TEXT FOR ANALYSIS START
It can be challenging enough to motivate your teen to perform everyday tasks such as cleaning their room or finishing their homework. So when it comes to critical issues such as mental health, how do you encourage your teen to dump the apathetic persona and understand the importance of mental well-being?
Start by acknowledging that one in five adolescents ages 13 to 18 have a mental health disorder and sadly, mental illness can ultimately end in suicide. In fact, 90 percent of those who died by suicide had an underlying mental illness, making suicide the third leading cause of death in youth ages 10 to 24. Hence why it’s imperative to take a much larger role in educating youth on their mental health and how to take care of it.
Your mental health is more important than the test, the interview, the lunch date, the meeting, the family dinner, the soccer game, the recital, and the grocery run. Take care of yourself. – Unknown
Below are three things every parent can do to help their teen care about their mental well-being:
Negative feelings and bad days are a part of life. But sometimes it can be hard to differentiate between hormonal teenage emotions and the signs of a mental illness. It’s when negative emotions become chronic and interfere with daily life that educating our youth can save lives.
It can be critical to teach our youth to look for warning signs such as:
- Feelings of anxiety or worry.
- Tantrums and irritability.
- Trouble sleeping.
- Loss of interest.
- Worsening school performance.
- Changes in appetite and weight.
- Has thoughts of suicide.
Encourage Positive Techniques
Not only do food and mood rhyme, but they share a direct correlation with each other. Over-consumption of sugary products can lead to a negative impact on the mood system. Feed your children foods high in omega-3 fatty acids, like salmon or walnuts, to reap their benefits on the production of neurotransmitters (brain chemicals responsible for our moods). In studies, foods high in omega-3 fatty acids have been shown to reduce symptoms of various mental disorders, like depression and attention deficit hyperactivity disorder (ADHD).
The best thing you can do is to educate yourself and your child, and continue to stay involved in order to stop the stigma surrounding mental illness. Start by actively listening to your child’s concerns. Give them the floor to talk openly and freely about how they’re feeling without passing any judgements. Allow your child to ask questions and feel free to ask them questions in return.
Actively continuing these conversations and staying informed with different resources can be the best tool in overcoming challenges.
TEXT FOR ANALYSIS END
-- TASKS --
1. In the text on teen mental health, copy the stretch from "- Worsening school" through "hyperactivity disorder (ADHD)." word for word.
2. Answer these questions from the text on teen mental health:
(a) What share of adolescents ages 13 to 18 have a mental health disorder?
(b) Where does suicide rank among causes of death in youth ages 10 to 24?
(c) Which two foods are named as examples of foods high in omega-3 fatty acids?
PROVIDED RECORDS START
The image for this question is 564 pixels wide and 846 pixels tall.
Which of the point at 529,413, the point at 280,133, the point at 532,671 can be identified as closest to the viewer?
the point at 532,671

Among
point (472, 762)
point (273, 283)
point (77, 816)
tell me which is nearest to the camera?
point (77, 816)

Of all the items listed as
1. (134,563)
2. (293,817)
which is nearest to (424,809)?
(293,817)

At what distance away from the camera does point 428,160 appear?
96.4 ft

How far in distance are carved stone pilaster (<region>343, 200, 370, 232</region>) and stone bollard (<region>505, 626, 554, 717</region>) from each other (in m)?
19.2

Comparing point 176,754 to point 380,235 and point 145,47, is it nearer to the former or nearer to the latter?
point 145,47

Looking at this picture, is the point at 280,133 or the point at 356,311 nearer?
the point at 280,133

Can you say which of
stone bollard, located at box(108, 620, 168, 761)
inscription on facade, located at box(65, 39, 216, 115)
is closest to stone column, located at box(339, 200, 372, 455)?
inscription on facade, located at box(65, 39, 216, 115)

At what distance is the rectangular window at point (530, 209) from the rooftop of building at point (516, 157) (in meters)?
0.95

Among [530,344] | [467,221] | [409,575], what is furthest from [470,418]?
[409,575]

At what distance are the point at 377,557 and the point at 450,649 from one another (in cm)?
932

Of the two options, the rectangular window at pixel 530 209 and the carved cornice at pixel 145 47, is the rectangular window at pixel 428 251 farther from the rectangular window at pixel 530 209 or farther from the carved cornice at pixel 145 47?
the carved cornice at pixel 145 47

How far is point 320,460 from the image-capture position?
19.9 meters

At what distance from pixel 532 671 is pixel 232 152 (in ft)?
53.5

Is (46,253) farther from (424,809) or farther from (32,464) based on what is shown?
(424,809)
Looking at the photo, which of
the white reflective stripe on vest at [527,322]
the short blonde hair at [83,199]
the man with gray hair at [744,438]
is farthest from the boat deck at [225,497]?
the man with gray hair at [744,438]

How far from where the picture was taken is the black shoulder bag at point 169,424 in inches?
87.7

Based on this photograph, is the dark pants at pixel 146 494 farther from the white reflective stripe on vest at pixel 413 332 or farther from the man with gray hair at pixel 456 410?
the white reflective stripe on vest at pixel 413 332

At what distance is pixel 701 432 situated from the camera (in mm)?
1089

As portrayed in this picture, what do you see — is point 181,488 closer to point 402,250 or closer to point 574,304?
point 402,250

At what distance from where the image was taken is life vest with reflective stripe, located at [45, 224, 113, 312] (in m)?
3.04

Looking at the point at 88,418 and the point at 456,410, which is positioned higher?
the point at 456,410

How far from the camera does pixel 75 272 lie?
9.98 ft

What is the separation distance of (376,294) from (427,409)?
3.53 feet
PROVIDED RECORDS END
-- OUTPUTS BY TASK --
1.
- Worsening school performance.
- Changes in appetite and weight.
- Has thoughts of suicide.
Encourage Positive Techniques
Not only do food and mood rhyme, but they share a direct correlation with each other. Over-consumption of sugary products can lead to a negative impact on the mood system. Feed your children foods high in omega-3 fatty acids, like salmon or walnuts, to reap their benefits on the production of neurotransmitters (brain chemicals responsible for our moods). In studies, foods high in omega-3 fatty acids have been shown to reduce symptoms of various mental disorders, like depression and attention deficit hyperactivity disorder (ADHD).

2.
(a) One in five.
(b) It is the third leading cause of death.
(c) Salmon and walnuts.